| Problem requirements |
Please decide whether each statement below agrees with the article on country of origin labeling, answering yes or no and quoting the words from the article that decide it.
1. The WTO ruling found that COOL violates international trade laws.
2. The WTO dispute process over COOL had already concluded.
3. The USTR is expected to argue that the damage claims made by Canada and Mexico are overstated by nearly 98 percent.

| Supplied passage |
R-CALF: Top 10 Reasons Independent U.S. Cattle Producers Support Mandatory COOL

Top 10 Reasons Independent U.S. Cattle Producers Support Mandatory COOL

Billings, Mont. – Detractors of the United States’ country of origin labeling (COOL) law are reenergized as a result of a recent World Trade Organization (WTO) ruling that determined that COOL violates international trade laws because it results in foreign livestock being treated differently than U.S. livestock. Despite polls indicating overwhelming support for COOL, and although the WTO dispute process has not yet concluded, Congress worked feverishly before the August recesses to either repeal COOL or to weaken it by establishing a wholly voluntary program in its place.

R-CALF USA CEO Bill Bullard said he anticipates that the 300 U.S. House members who already voted to repeal COOL and the many members of the U.S. Senate agriculture committee who are cosponsoring legislation to either repeal COOL or replace it with a voluntary program will be spending the remainder of their congressional recess trying to justify to their constituents why they are surrendering to the WTO even before the WTO dispute process is finished. Bullard said the WTO has scheduled a hearing in mid-September during which the United States Trade Representative (USTR) is expected to argue that damage claims made by Canada and Mexico in the COOL dispute are overstated by nearly 98 percent.

| Given records |
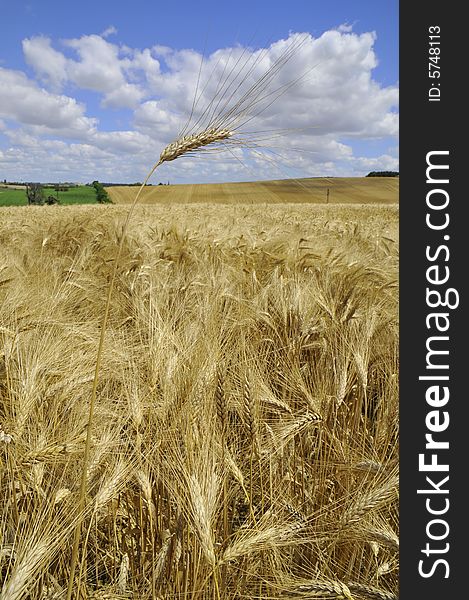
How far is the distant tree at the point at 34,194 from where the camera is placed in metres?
57.9

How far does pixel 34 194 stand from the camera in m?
58.3

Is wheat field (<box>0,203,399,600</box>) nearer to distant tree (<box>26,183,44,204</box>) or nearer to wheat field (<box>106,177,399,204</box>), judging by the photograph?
wheat field (<box>106,177,399,204</box>)

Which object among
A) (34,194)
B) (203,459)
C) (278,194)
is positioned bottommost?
(203,459)

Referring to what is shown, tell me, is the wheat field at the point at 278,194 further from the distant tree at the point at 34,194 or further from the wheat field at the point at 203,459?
the wheat field at the point at 203,459

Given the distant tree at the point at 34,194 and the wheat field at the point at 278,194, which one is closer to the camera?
the wheat field at the point at 278,194

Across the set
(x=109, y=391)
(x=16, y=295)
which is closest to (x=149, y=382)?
(x=109, y=391)

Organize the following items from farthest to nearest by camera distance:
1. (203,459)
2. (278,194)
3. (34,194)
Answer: (34,194) → (278,194) → (203,459)

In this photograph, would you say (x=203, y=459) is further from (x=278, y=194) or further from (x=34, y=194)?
(x=34, y=194)

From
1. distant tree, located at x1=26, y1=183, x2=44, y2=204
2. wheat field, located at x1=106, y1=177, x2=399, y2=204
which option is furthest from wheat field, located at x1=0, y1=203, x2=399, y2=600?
distant tree, located at x1=26, y1=183, x2=44, y2=204

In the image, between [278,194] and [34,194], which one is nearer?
[278,194]

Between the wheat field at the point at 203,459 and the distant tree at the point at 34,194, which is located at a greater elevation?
the distant tree at the point at 34,194

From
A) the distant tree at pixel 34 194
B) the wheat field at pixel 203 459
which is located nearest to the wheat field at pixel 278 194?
the distant tree at pixel 34 194

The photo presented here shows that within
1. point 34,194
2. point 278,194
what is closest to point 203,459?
point 278,194

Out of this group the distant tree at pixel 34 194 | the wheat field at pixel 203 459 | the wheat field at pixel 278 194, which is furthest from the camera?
the distant tree at pixel 34 194
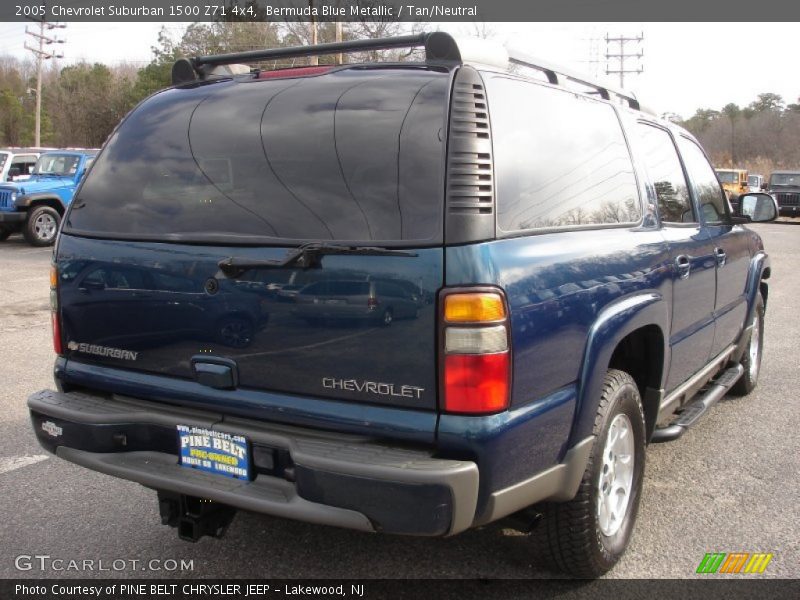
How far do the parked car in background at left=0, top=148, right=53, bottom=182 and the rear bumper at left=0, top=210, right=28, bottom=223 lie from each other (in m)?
1.48

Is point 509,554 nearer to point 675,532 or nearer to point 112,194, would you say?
point 675,532

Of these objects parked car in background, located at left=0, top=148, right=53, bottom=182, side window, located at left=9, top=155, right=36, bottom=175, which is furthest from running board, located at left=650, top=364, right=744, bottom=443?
side window, located at left=9, top=155, right=36, bottom=175

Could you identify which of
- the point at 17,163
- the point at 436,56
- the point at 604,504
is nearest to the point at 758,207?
the point at 604,504

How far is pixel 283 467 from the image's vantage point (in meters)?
2.47

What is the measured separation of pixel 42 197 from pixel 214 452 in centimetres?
1484

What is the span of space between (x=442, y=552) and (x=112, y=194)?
203 centimetres

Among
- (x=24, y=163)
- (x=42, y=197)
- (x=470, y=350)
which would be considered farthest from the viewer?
(x=24, y=163)

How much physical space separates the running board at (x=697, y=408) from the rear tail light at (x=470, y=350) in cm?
164

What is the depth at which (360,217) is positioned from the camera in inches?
94.1

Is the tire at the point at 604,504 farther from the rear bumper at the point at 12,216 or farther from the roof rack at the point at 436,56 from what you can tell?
the rear bumper at the point at 12,216

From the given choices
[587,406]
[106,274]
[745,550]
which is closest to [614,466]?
[587,406]

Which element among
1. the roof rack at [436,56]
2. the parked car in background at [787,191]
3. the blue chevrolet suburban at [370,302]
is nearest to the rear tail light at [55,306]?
the blue chevrolet suburban at [370,302]

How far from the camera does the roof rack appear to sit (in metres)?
2.60

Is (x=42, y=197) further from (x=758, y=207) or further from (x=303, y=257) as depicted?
(x=303, y=257)
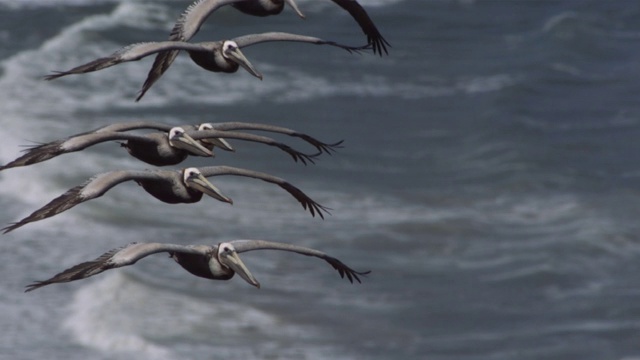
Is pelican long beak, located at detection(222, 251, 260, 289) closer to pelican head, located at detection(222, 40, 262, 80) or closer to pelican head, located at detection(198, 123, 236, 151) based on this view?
pelican head, located at detection(198, 123, 236, 151)

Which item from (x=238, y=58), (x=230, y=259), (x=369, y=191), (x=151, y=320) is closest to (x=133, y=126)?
(x=230, y=259)

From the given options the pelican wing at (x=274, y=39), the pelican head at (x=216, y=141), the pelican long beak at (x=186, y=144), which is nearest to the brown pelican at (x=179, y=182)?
the pelican long beak at (x=186, y=144)

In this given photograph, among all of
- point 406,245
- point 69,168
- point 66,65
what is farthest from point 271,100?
point 406,245

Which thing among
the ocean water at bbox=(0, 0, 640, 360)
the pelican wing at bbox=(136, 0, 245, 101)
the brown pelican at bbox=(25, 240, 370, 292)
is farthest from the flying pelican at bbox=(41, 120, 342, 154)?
the ocean water at bbox=(0, 0, 640, 360)

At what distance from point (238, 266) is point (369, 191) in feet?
147

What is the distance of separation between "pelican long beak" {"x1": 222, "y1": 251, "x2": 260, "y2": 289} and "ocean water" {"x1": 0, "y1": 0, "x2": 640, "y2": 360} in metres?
27.6

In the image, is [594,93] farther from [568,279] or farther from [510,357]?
[510,357]

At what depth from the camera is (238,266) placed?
12.7m

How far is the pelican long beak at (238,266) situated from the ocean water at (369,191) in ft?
90.5

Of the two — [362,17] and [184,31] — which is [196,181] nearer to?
[184,31]

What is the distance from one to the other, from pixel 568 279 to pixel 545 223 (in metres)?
5.62

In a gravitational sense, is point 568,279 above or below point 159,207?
above

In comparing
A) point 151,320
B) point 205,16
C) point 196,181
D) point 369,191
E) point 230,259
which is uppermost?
point 205,16

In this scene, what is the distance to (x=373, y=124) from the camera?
220 ft
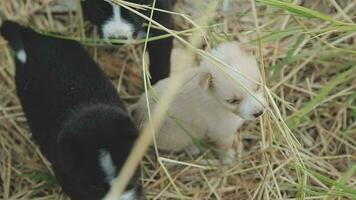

| Solution |
1. Yes: "determined that COOL violates international trade laws"
2. No: "although the WTO dispute process has not yet concluded"
3. Yes: "is expected to argue that damage claims made by Canada and Mexico in the COOL dispute are overstated by nearly 98 percent"